Para Julião, a saída é “perseverar e renovar sempre”. “A maior recompensa é a presença e a satisfação com que os clientes, visitantes, admiradores e parceiros entram e saem da loja, na certeza de que foram muito bem recebidos”, assegura ele, que pretende “abrir uma nova loja e aumentar o volume de venda”.
“Eu vejo o mercado de antiguidades bastante oscilante, com muita oferta e pouca procura”, analisa Julião. Já Melissa enxerga na “crescente digitalização” uma possibilidade promissora para seu negócio, permitindo a “divulgação para todo o país”. “Hoje, parte considerável da minha venda é para pessoas de outros Estados. Espero que, no futuro, os jovens também venham a valorizar as antiguidades. Colocar uma peça antiga em um ambiente moderno valoriza, embeleza e traz exclusividade”, assinala Melissa.

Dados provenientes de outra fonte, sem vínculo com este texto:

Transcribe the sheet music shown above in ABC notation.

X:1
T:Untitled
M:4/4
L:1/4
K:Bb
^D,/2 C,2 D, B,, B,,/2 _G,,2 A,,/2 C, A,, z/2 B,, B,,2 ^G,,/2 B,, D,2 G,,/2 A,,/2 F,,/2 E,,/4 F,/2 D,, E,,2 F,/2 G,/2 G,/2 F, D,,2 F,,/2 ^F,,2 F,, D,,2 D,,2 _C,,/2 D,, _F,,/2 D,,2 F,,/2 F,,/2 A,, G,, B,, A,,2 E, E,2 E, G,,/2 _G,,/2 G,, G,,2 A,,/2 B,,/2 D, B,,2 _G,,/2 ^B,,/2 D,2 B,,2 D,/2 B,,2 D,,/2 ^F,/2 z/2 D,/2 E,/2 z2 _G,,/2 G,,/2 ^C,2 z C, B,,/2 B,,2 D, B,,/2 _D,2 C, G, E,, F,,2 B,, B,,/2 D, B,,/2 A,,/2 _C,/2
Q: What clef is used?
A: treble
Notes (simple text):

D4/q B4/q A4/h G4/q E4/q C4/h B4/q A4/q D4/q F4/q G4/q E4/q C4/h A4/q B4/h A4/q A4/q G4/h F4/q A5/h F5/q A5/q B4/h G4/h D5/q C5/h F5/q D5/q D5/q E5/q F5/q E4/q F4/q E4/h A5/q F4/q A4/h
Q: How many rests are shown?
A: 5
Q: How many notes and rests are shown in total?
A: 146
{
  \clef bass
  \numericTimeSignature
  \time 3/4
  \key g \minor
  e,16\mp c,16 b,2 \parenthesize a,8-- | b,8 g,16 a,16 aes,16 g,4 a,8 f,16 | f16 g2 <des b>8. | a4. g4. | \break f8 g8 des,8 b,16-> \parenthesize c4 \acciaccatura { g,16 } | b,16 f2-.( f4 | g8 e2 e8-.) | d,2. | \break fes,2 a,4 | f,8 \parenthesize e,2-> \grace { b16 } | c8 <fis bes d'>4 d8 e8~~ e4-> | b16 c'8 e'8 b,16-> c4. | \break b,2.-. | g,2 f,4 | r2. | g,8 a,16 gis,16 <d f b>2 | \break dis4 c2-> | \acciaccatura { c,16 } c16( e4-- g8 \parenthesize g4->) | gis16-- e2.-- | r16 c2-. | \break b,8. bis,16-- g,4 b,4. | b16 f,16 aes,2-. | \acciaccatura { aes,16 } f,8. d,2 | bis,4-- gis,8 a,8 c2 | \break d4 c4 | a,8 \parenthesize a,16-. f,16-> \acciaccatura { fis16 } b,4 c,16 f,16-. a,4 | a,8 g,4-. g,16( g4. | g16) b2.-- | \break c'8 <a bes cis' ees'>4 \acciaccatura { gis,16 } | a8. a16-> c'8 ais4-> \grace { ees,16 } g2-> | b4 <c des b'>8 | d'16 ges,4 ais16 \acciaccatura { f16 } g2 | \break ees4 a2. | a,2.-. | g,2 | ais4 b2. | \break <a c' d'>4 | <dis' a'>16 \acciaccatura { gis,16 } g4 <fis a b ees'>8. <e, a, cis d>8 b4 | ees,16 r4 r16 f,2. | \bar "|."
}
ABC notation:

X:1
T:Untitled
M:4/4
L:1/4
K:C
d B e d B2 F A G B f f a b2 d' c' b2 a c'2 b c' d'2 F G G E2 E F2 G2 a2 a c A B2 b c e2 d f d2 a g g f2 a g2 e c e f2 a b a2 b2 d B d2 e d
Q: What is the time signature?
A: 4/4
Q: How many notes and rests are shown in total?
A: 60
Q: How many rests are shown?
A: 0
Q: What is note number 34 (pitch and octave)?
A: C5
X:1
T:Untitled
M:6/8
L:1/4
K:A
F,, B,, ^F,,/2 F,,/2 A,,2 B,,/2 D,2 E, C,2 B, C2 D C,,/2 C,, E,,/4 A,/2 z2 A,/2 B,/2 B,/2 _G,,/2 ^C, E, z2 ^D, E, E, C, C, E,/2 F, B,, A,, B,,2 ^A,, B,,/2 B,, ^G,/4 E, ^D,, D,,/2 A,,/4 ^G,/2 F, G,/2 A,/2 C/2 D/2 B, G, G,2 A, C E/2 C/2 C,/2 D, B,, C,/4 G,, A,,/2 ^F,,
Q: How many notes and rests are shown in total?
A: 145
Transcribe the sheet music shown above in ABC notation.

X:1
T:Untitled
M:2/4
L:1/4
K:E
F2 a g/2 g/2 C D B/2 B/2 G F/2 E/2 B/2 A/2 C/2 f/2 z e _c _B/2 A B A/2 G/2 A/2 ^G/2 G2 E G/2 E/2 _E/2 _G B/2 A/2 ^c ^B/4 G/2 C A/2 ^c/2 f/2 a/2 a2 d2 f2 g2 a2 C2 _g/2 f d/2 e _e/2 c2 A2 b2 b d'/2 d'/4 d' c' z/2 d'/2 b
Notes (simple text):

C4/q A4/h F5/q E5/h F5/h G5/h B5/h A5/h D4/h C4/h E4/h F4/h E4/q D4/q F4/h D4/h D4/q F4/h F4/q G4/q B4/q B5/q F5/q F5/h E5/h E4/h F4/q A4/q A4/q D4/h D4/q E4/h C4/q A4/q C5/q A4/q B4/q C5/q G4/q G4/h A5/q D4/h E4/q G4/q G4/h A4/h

Histórias curiosas incluem Einstein e coleção de galinhas
Ele nunca tinha visto aquele sujeito, que o fitou bem nos olhos, colocou a mão no queixo, e disparou: “Só pode ser o Einstein ou o personagem do filme ‘De Volta para o Futuro!’”, diverte-se Elio Julião, ao relembrar a história com ares de anedota.
Na ocasião, ele tampouco deixou por menos, devolveu o olhar compenetrado, e respondeu: “Ganhei meu dia!”. “Caímos na gargalhada”, recorda Julião, que guarda sincera gratidão a todos os clientes, que, ao visitarem o seu antiquário, compartilham com ele o apreço pelas antiguidades, e cujo valor “vai muito além” do preço monetário.
Proprietária do antiquário San Martin, Melissa Amorim jamais se esqueceu da cliente que tinha por hábito “colecionar galinhas de vidro, que, antigamente, serviam para armazenar manteiga”, conta. O gosto pela ave específica passou a contemplar qualquer objeto com a sua figura simpática, “seja louça, vidro ou porcelana”.
Rodrigo Savassi, dono da Antiguidades e Adornos Savassi adquiriu o seu imponente relógio carrilhão “graças a uma senhora que se mudou para um apartamento menor, onde ele não cabia”. Ele mesmo se angustia com o fato de muitas de suas relíquias extrapolarem o espaço físico tanto de sua casa quanto de seu negócio. “Não tem graça deixar guardadas coisas tão bonitas”, justifica Rodrigo.
Companheira no empreendimento, Liliana Candiotto lamenta que a nova geração nem sempre dê o devido valor às antiguidades. “Quando a gente garimpa essas relíquias, percebemos que, quando o pai ou a mãe falecem, os filhos querem se desfazer, ficam com uma ou outra peça, mas a grande maioria passam pra frente”.
Nesse quesito, ao menos, a piauiense Pruciori Volponi parece constituir uma exceção à regra. “Eu estou aprendendo ainda, porque quem entendia muito de antiguidades era minha sogra”, afirma Pruciori, que, todavia, agora sempre que viaja visita um antiquário. E, dificilmente, “poderia mesmo dizer quase nunca”, sai com as mãos abanando. Elas vão “repletas de história, com um artigo raro, cheio de beleza, e único”.